Some sites picked up the Microsoft 365 Copilot penetration test that allegedly proved how Copilot can extract sensitive data from SharePoint Online. When you look at the test, it depends on three major assumptions: that an attacker compromises a tenant, poor tenant management, and failure to deploy available tools. Other issues, like users uploading SharePoint and OneDrive files to process on ChatGPT, are more of a priority for tenant administrators.
Two new service plans are now in the Microsoft 365 Copilot license to allow users access to Viva Insights. The new service plans enable the Copilot dashboard in Viva Insights. It’s nice to get new functionality, but sometimes you don’t want people to use a feature, which brings up the topic of disabling a Copilot service plan using GUIs or a PowerShell script.

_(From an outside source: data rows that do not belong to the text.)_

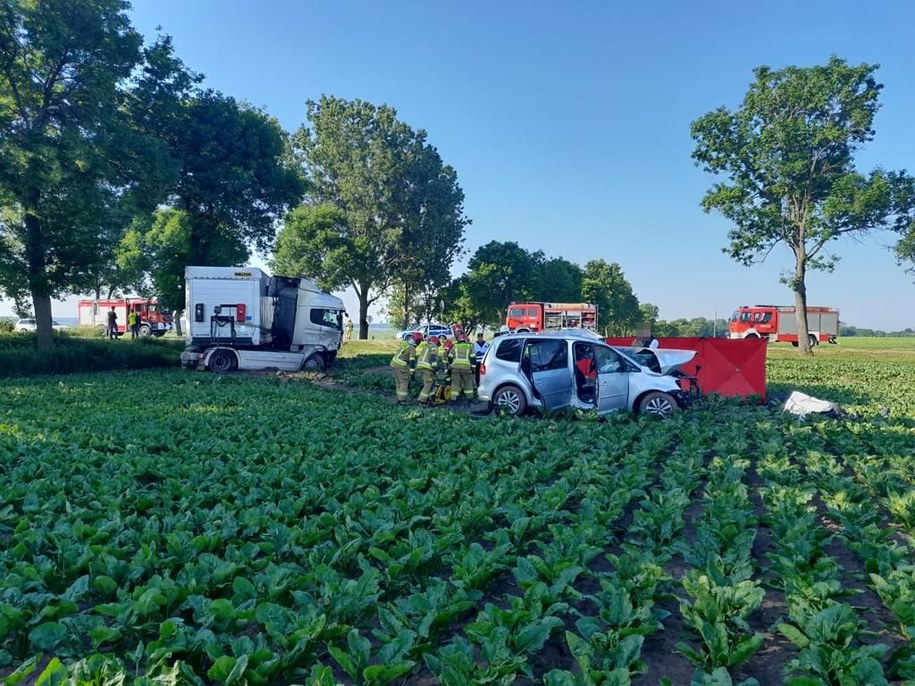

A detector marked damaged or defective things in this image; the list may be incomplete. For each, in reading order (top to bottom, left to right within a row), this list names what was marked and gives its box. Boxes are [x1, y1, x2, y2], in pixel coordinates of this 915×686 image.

damaged silver minivan [480, 330, 696, 420]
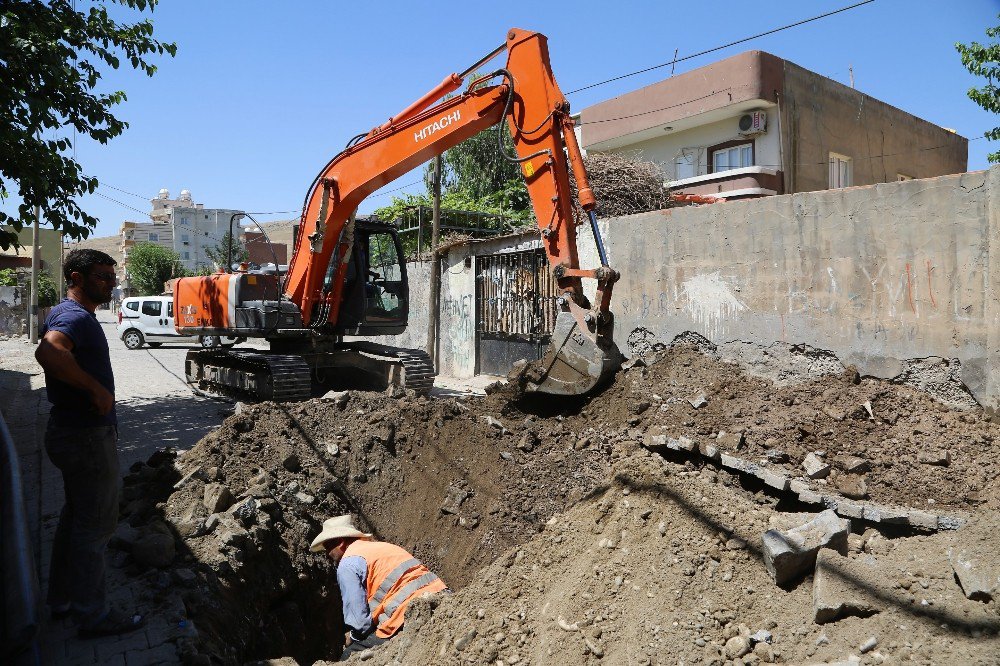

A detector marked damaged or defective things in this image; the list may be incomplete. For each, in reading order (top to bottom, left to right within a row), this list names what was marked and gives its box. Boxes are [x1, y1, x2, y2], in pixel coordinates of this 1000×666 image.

broken concrete chunk [800, 452, 832, 478]
broken concrete chunk [916, 448, 948, 464]
broken concrete chunk [202, 482, 235, 512]
broken concrete chunk [760, 508, 848, 580]
broken concrete chunk [812, 544, 884, 624]
broken concrete chunk [948, 548, 996, 600]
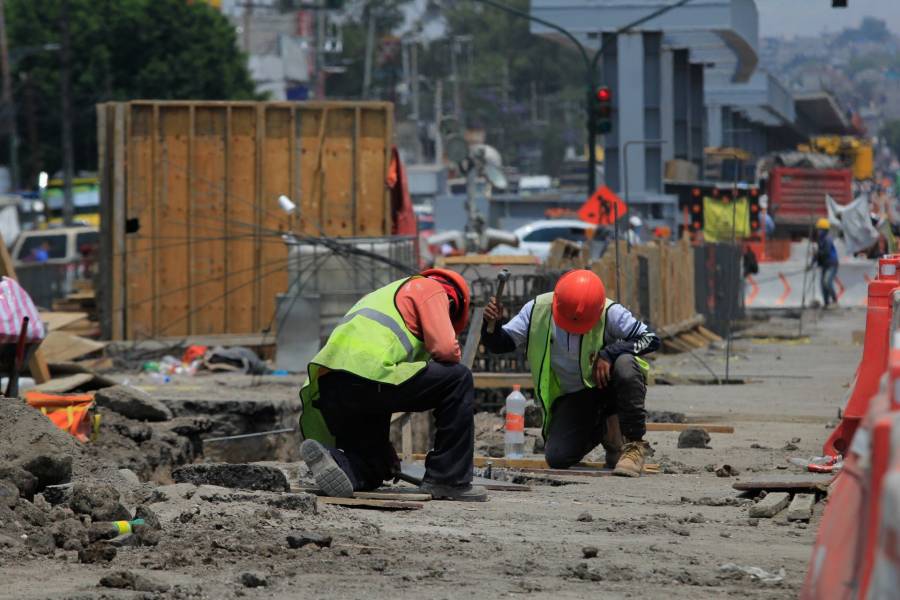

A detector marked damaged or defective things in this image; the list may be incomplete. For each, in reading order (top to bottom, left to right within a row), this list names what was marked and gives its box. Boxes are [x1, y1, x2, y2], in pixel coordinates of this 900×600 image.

broken concrete slab [94, 384, 173, 422]
broken concrete slab [171, 464, 288, 492]
broken concrete slab [744, 492, 788, 520]
broken concrete slab [788, 492, 816, 520]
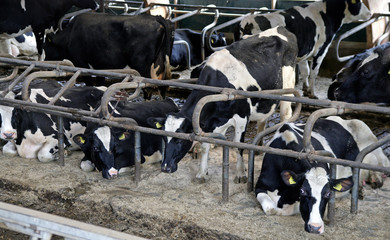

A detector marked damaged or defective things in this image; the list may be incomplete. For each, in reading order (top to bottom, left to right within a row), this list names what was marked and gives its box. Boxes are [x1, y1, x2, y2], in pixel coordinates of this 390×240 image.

rusty metal bar [49, 70, 81, 106]
rusty metal bar [350, 135, 390, 214]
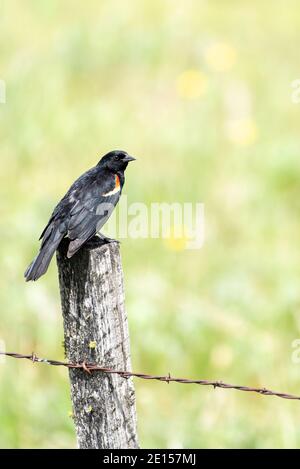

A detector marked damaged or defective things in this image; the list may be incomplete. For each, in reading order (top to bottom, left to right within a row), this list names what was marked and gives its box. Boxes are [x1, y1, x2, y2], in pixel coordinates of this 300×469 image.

This week’s Microsoft layoffs provide a timely reminder to review how to retain and secure ex-employee data. OneDrive for Business might be the biggest challenge because of the variety of application data that now ends up in user OneDrive accounts. Agents and Flows are also an area of concern, as are objects like apps, phone numbers, and recurring meetings.
On May 10, 2025, Microsoft released V2.28 of the Microsoft Graph PowerShell SDK in the hope that the new version would fix a bunch of annoying problems that have dogged the SDK for several months. The first few days haven’t revealed any new problems and bug reports are being closed, so the signs are positive. But do test before deploying V2.28 into production.